Registered: 05/05/04
Posts: 4064
Loc: Limbo
Swords are not toys, but for some reason people want to think of them as such. The problem with cheap swords is they break easy. Add the fact that an individual has little or no experience with a bladed weapon and now it's twice as dangerous. I'm not saying everyone who buys a sword should take a sword art for years but they should at least learn some basic care and safety with a blade. This is a weapon designed to kill, not some toy to be given to every 15 year old that has seen The Last Samurai.

I also feel that if you’re not a SERIOUS collector or experienced practitioner of a sword art that there is no need for anything more than an iaito. I say serious collector because they tend to gain more knowledge about their purchase than an impulse buyer picking one up based on their flavor of the month. I'm also a firm believer that a live blade shouldn't be used by a student unless they are either being supervised by their instructor or have been told they can do so. There are reasons for starting out with bokken and iaito.

[QUOTE]I wouldnt say you need to spend thousands of dollars for a "good" sword.[/QUOTE]

When it comes to Japanese you generally get what you pay for. Also the term good is kind of relative. What i thought was a good sword 10 years ago has changed greatly. What you may consider a good sword now will change with more experience as you learn the price of those short comings in the sword.
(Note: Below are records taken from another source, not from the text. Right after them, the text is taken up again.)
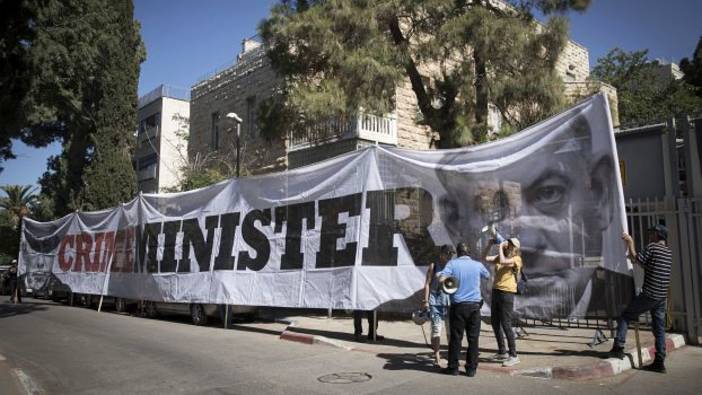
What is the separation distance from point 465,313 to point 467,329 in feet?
0.74

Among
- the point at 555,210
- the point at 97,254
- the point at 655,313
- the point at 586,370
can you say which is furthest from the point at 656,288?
the point at 97,254

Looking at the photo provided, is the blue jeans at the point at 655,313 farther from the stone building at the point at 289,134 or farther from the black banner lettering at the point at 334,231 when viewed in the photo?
the stone building at the point at 289,134

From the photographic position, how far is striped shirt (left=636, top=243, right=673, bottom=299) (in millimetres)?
7289

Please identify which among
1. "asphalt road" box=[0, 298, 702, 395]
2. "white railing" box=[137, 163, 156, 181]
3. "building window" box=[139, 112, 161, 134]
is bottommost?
"asphalt road" box=[0, 298, 702, 395]

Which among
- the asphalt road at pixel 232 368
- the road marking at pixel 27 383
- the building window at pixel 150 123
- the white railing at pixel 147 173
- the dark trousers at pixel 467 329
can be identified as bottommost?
the road marking at pixel 27 383

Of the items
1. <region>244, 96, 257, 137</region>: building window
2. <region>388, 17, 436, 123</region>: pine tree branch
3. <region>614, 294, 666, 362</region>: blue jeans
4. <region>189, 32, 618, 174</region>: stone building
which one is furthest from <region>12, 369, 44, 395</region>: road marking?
<region>244, 96, 257, 137</region>: building window

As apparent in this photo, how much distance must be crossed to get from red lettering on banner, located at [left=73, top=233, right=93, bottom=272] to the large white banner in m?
4.76

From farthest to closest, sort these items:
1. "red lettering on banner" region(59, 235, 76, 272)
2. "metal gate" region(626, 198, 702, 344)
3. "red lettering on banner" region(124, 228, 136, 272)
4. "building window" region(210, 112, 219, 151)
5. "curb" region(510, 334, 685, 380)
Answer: "building window" region(210, 112, 219, 151) → "red lettering on banner" region(59, 235, 76, 272) → "red lettering on banner" region(124, 228, 136, 272) → "metal gate" region(626, 198, 702, 344) → "curb" region(510, 334, 685, 380)

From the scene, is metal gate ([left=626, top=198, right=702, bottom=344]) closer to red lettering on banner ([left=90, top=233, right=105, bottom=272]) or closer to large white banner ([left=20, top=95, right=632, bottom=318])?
large white banner ([left=20, top=95, right=632, bottom=318])

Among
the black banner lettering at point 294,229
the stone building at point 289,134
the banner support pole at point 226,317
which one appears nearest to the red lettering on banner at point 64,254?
the stone building at point 289,134

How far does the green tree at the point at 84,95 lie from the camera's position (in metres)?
16.6

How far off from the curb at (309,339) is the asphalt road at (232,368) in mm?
198

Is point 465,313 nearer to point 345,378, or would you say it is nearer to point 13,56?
point 345,378

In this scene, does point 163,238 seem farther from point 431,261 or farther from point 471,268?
point 471,268
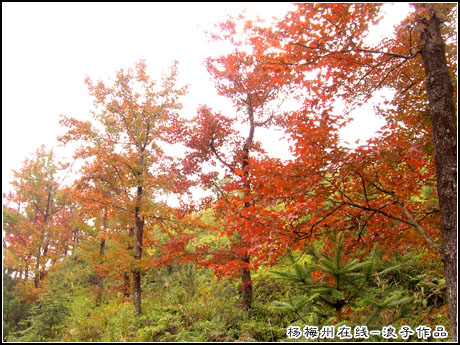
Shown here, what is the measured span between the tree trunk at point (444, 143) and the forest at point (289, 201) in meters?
0.02

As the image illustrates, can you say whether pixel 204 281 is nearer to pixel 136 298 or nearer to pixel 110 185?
pixel 136 298

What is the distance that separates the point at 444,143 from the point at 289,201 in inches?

[QUOTE]It all depends on how your using it.[/QUOTE]

More like it depends on IF you're going to use it. Granted the less you use the sword the less the chance of something going wrong, but a low quality sword is still just that regardless of how often you use it. The KIND of sword will be determined on how often you use it and what you use it for, not the quality.

[QUOTE]But you don't need to buy a $5000 sword from Angel swords if you aren't going to use it every other day in practice sparring.[/QUOTE]

A good point here is you don't use live blades for sparing. You generally use bokken of shinai. Point being if you are in a sword art and are at a level where you need a live blade you will by this time know what you need and how/where to get it.